* Work request: Return the lines below that contain the word "mobile".

* Dataset excerpts:

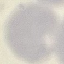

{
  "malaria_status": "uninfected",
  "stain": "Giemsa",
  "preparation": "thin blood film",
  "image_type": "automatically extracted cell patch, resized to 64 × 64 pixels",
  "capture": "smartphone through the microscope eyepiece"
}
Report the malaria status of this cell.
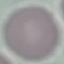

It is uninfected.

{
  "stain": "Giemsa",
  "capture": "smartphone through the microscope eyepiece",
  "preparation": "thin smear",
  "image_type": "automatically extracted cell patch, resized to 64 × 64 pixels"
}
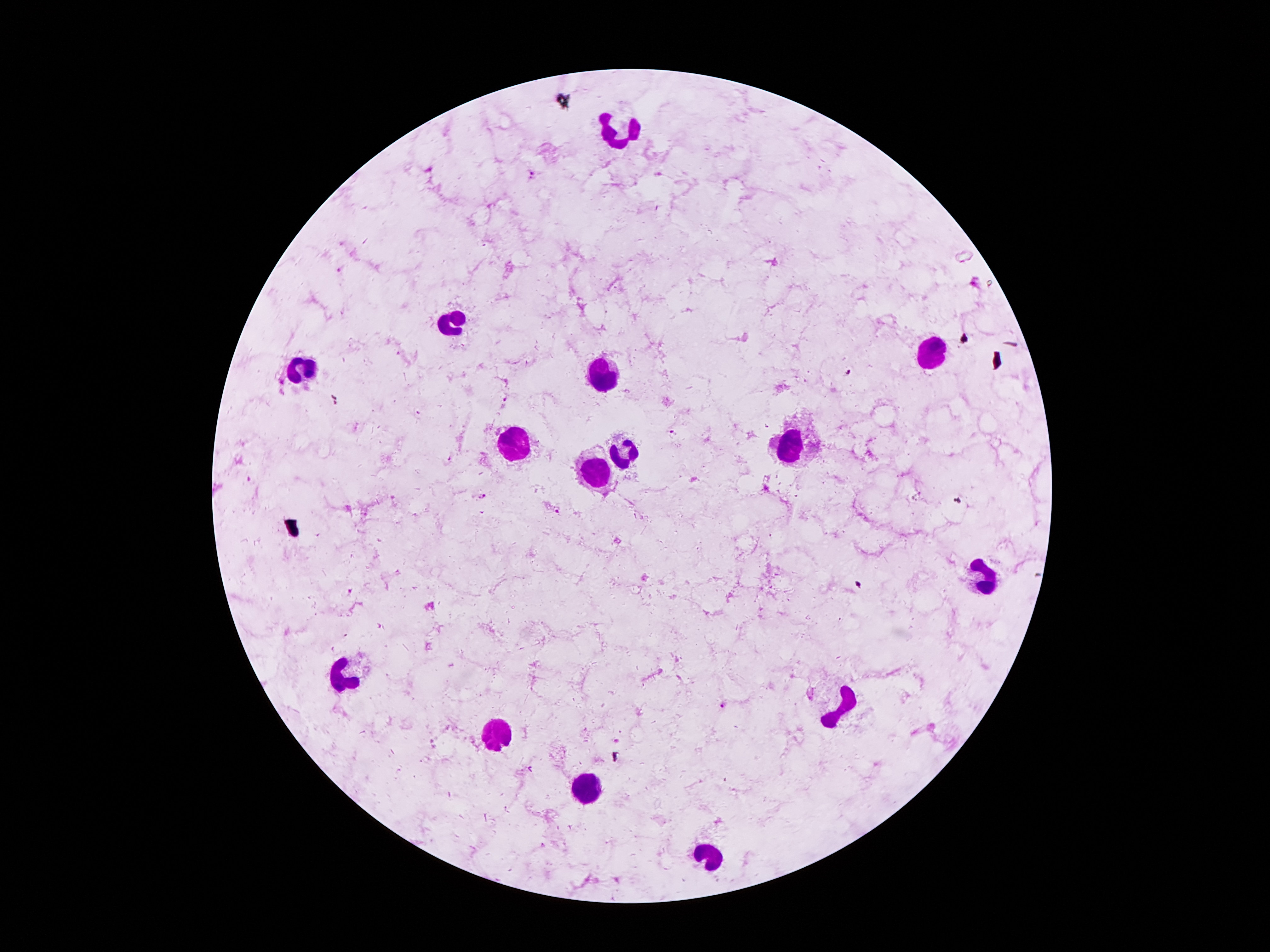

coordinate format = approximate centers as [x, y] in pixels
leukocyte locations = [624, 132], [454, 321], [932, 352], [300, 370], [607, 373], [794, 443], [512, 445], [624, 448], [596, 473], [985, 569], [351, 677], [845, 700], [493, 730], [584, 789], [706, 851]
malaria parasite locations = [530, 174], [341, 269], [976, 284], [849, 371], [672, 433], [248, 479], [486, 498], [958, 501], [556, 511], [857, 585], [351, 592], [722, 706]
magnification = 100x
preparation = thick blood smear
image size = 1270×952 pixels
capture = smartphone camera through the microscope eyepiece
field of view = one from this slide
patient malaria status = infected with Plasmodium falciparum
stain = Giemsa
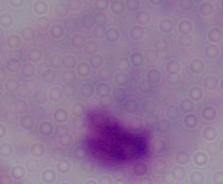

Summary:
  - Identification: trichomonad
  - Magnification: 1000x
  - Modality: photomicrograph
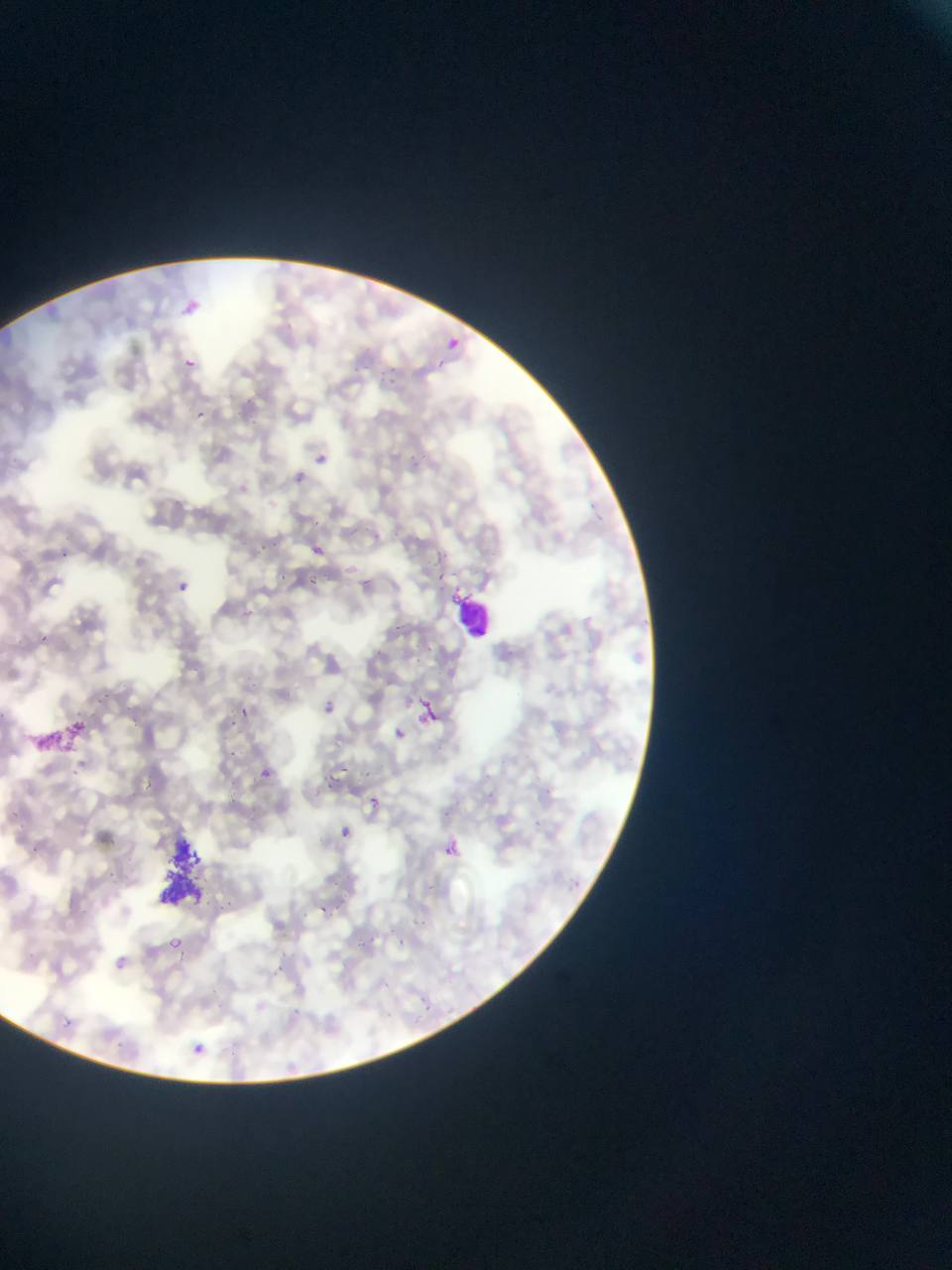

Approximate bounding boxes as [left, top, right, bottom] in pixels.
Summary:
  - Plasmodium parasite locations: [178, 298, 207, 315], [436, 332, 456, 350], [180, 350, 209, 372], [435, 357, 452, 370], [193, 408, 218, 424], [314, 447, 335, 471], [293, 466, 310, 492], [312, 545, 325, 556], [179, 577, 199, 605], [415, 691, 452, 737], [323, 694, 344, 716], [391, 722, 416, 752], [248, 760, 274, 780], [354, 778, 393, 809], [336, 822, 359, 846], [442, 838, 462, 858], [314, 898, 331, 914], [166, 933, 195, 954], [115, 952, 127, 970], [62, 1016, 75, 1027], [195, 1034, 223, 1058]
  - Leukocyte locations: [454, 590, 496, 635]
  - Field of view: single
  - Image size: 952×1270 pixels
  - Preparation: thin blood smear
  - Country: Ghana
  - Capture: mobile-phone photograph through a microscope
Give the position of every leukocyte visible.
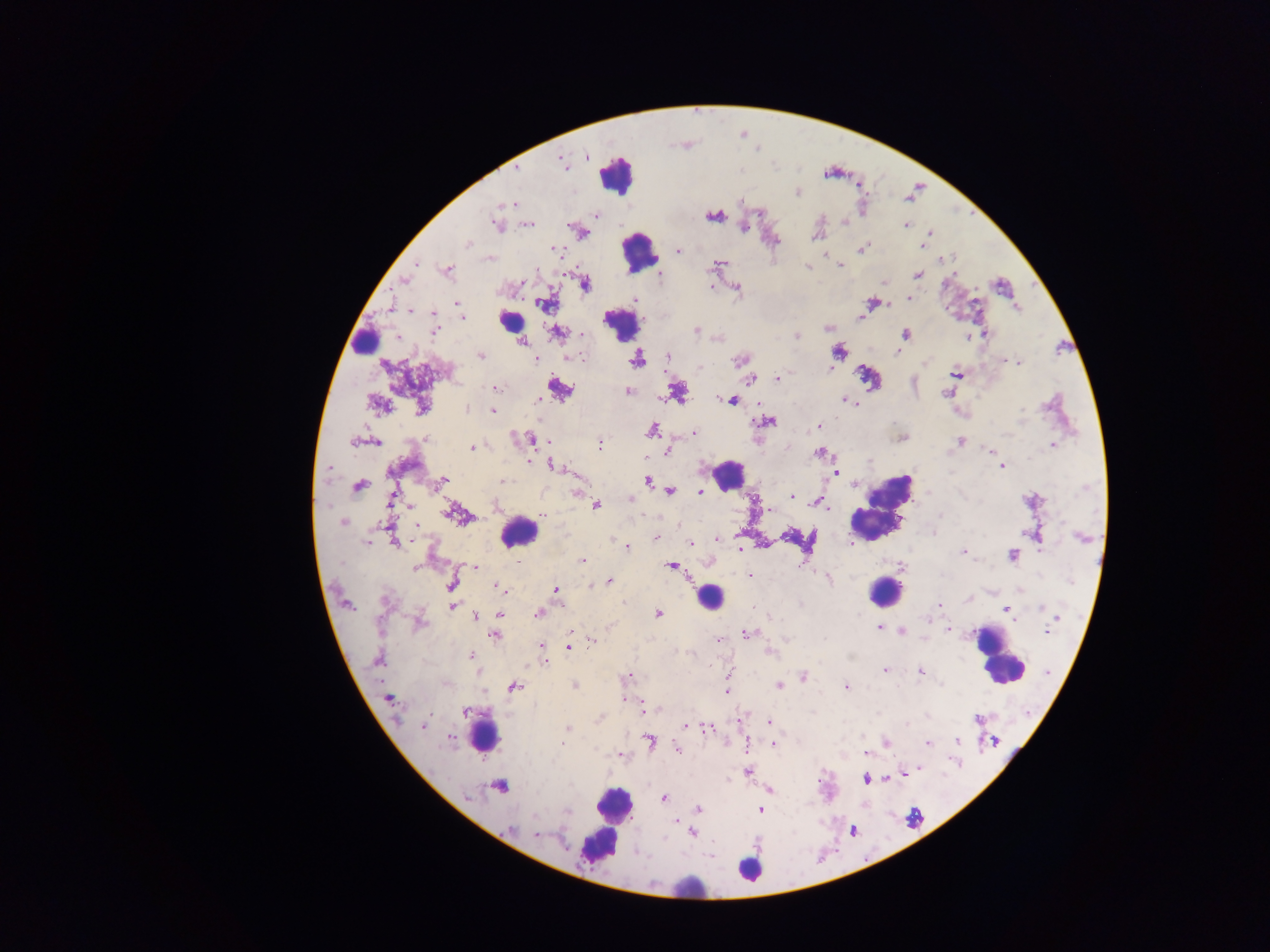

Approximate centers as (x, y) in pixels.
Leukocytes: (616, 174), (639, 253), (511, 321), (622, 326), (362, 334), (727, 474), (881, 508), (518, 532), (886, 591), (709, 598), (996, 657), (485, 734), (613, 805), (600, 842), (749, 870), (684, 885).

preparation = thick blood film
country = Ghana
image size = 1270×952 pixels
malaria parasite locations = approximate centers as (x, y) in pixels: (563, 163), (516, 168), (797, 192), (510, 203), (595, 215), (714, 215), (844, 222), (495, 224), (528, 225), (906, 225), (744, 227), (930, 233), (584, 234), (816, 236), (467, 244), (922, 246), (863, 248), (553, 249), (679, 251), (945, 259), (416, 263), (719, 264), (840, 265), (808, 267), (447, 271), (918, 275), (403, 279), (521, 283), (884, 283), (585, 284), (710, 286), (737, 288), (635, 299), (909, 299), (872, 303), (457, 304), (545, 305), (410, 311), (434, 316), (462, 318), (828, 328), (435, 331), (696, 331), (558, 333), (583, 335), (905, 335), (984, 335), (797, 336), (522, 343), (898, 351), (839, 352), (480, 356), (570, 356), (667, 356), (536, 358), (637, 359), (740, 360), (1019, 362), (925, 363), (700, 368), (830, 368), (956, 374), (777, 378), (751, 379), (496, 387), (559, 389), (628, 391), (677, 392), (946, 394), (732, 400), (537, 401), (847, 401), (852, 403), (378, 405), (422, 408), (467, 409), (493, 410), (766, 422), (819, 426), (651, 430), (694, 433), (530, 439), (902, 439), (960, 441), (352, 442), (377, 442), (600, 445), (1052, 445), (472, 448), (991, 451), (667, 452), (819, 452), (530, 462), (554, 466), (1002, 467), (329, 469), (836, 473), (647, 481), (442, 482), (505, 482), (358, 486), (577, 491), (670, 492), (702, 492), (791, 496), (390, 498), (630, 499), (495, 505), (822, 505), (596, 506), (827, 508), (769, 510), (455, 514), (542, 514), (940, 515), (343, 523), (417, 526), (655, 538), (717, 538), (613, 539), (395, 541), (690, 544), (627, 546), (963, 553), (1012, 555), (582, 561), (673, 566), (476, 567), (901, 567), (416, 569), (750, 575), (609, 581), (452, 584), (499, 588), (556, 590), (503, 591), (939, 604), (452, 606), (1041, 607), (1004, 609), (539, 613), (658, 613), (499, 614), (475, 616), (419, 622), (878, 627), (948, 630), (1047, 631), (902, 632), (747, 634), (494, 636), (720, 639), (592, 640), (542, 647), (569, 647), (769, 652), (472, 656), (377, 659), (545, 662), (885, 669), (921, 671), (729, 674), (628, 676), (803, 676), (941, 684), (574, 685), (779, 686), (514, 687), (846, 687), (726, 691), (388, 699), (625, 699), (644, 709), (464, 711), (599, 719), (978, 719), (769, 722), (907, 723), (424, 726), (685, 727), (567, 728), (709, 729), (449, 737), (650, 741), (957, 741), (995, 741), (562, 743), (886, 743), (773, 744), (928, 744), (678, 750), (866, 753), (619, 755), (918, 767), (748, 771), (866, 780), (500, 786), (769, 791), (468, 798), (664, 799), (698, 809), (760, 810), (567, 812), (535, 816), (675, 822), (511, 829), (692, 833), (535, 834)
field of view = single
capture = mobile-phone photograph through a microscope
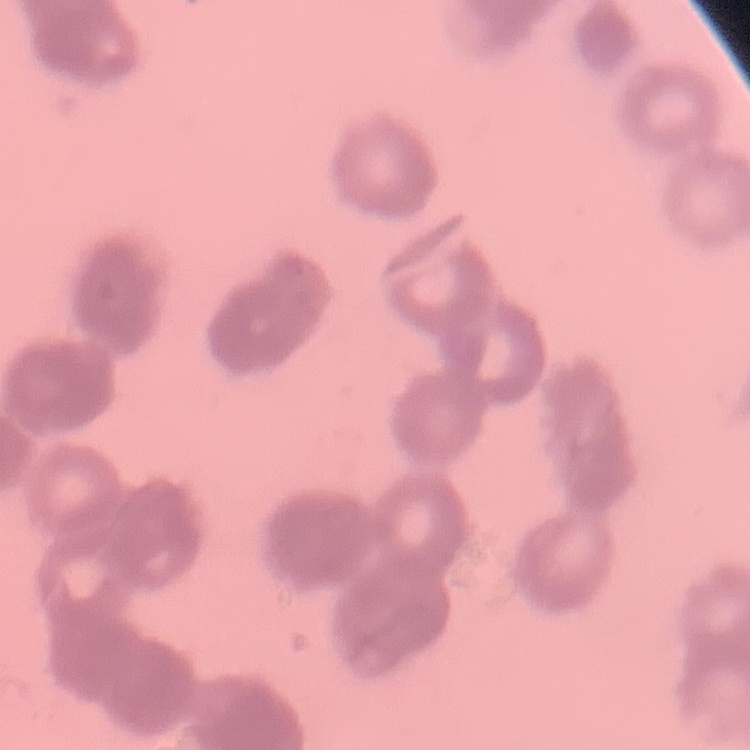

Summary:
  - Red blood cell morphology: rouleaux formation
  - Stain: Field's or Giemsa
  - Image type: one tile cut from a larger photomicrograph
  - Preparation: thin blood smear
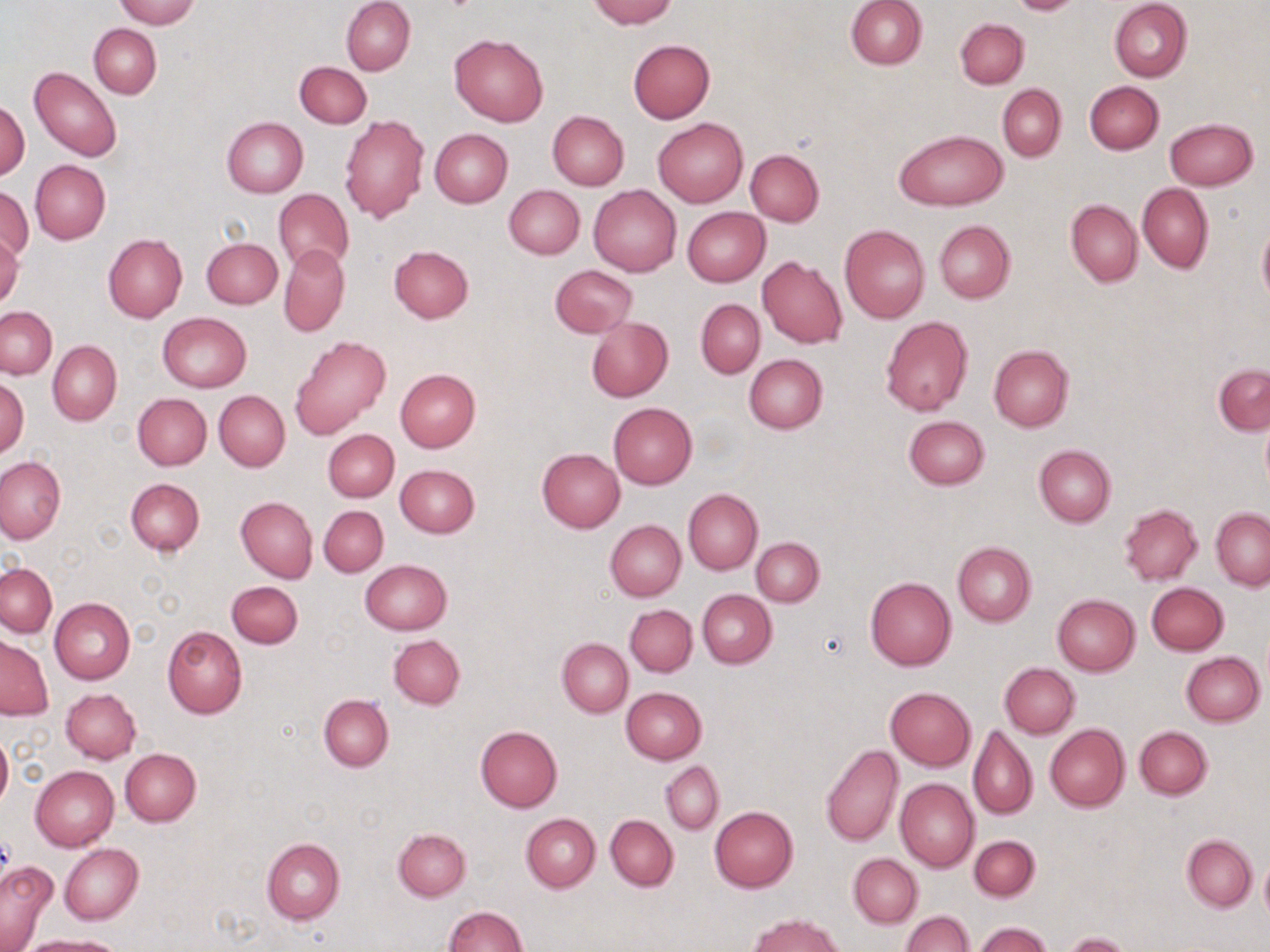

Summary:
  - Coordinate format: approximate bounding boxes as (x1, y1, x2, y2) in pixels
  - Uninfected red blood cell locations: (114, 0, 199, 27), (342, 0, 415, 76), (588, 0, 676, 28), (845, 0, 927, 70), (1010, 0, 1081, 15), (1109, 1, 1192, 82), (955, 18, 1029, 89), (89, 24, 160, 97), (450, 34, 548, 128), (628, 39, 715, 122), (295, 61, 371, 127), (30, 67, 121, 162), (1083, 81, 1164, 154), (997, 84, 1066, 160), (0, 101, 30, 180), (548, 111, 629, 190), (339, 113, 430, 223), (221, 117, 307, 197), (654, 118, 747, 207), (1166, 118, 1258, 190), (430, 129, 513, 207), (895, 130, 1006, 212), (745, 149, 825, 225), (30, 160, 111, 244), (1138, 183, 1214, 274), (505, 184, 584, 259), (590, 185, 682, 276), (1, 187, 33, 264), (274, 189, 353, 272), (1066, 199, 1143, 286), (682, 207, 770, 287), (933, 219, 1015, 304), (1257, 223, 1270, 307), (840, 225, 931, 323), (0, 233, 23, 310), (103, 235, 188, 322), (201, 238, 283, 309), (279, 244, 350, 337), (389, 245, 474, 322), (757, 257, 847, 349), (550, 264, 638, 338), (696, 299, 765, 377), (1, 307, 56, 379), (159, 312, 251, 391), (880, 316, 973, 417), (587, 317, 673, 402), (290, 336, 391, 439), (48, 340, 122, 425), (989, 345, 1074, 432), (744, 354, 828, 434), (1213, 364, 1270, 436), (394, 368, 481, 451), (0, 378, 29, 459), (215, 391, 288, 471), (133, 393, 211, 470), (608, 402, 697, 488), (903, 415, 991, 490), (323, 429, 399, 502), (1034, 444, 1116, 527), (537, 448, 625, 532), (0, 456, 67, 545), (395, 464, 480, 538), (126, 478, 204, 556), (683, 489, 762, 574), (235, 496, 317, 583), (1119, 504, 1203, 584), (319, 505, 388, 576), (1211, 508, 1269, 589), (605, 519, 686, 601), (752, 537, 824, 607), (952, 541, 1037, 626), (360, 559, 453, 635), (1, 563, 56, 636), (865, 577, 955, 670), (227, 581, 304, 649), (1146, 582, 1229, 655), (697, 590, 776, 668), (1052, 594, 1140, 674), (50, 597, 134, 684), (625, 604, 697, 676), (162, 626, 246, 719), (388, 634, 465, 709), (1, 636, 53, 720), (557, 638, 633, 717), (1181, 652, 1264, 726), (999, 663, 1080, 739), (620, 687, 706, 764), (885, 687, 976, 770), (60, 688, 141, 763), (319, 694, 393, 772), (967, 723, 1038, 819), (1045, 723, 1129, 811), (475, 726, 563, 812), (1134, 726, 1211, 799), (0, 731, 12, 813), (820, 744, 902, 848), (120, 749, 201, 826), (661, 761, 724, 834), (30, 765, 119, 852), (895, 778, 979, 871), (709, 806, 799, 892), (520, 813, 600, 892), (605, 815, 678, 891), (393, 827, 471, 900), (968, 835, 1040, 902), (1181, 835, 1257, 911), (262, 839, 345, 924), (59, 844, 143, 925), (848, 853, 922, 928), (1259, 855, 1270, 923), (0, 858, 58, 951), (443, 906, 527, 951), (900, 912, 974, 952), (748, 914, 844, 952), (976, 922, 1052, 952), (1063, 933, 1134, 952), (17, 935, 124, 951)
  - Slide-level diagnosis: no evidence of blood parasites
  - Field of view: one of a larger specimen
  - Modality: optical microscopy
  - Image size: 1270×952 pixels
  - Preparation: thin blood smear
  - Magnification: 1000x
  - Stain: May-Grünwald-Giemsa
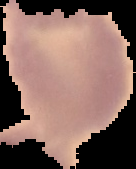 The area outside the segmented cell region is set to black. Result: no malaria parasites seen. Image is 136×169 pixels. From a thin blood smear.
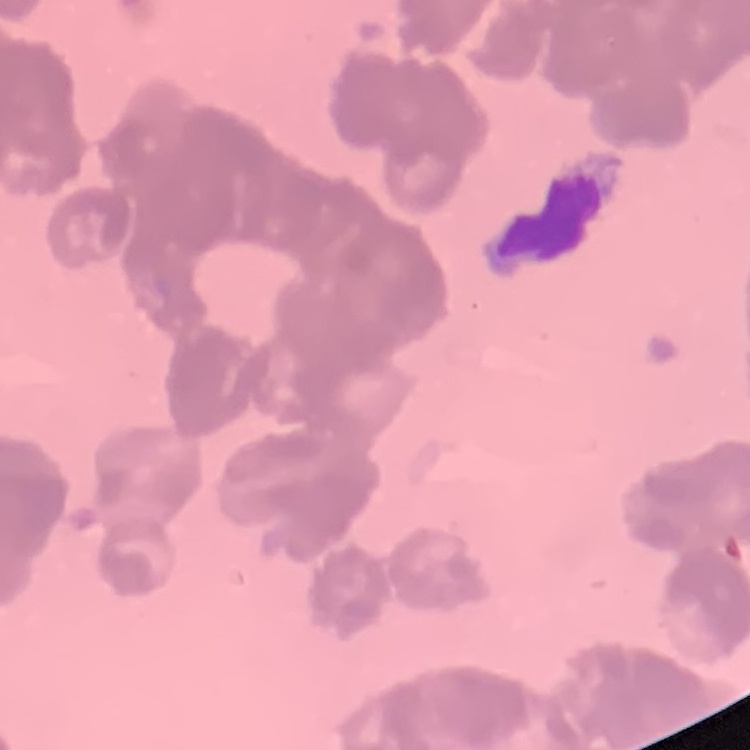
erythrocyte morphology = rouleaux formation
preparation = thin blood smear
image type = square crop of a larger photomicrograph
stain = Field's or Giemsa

* The answer:
  - Capture: mobile-phone photograph through a microscope
capture = mobile-phone photograph through a microscope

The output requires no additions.